The exercise:
Go through the items below and copy out every line that contains the word "patch".

Exercise data:

%%

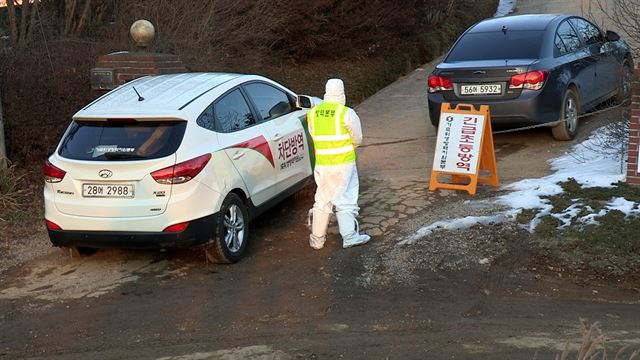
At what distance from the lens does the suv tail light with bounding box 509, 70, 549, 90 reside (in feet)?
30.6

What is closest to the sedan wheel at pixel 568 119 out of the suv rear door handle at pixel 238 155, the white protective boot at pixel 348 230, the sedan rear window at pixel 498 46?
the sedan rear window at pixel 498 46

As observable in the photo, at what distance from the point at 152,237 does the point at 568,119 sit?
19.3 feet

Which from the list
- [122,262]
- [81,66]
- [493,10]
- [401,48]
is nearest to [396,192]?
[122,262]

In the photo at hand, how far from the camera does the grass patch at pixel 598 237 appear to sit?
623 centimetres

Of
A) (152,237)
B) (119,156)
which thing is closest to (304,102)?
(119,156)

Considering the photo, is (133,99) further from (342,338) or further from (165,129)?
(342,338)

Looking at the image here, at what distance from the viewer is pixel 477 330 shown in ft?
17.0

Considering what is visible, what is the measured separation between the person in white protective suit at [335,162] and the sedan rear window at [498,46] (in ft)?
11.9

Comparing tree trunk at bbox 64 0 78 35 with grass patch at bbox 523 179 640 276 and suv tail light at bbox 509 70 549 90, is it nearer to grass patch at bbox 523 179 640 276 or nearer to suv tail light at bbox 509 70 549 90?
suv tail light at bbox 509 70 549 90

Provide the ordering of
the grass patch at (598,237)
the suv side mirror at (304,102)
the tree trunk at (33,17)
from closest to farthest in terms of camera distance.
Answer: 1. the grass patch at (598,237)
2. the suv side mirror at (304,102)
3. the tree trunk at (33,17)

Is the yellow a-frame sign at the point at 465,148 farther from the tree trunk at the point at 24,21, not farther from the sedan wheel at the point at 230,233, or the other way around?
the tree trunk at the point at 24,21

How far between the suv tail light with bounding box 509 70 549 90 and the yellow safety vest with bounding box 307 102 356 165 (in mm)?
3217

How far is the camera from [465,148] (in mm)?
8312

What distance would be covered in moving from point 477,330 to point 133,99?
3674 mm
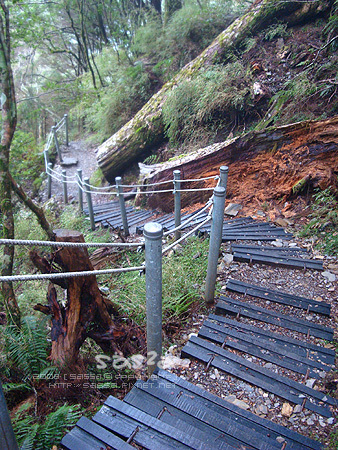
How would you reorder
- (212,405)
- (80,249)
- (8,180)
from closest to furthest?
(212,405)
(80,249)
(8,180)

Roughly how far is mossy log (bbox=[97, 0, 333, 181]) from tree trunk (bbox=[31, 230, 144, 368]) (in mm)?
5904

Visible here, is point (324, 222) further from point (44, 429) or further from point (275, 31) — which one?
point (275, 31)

%%
%%

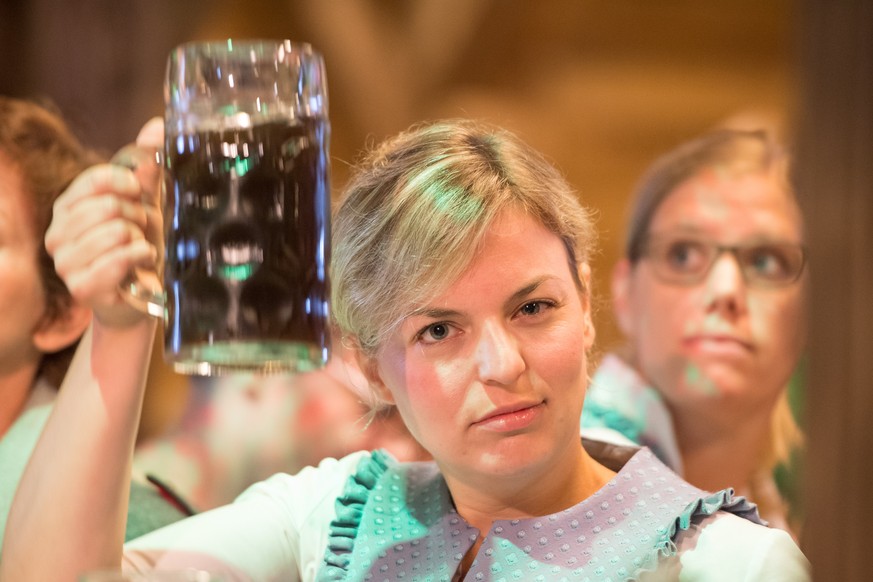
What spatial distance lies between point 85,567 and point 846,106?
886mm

%%

Correct result:
In the photo at hand, how far from the camera does the grass patch at pixel 598 237 appear to sit?
Comparing tree trunk at bbox 64 0 78 35 with grass patch at bbox 523 179 640 276 and suv tail light at bbox 509 70 549 90, is it nearer to grass patch at bbox 523 179 640 276 or nearer to suv tail light at bbox 509 70 549 90?
the grass patch at (598,237)
Answer: 1. the grass patch at (598,237)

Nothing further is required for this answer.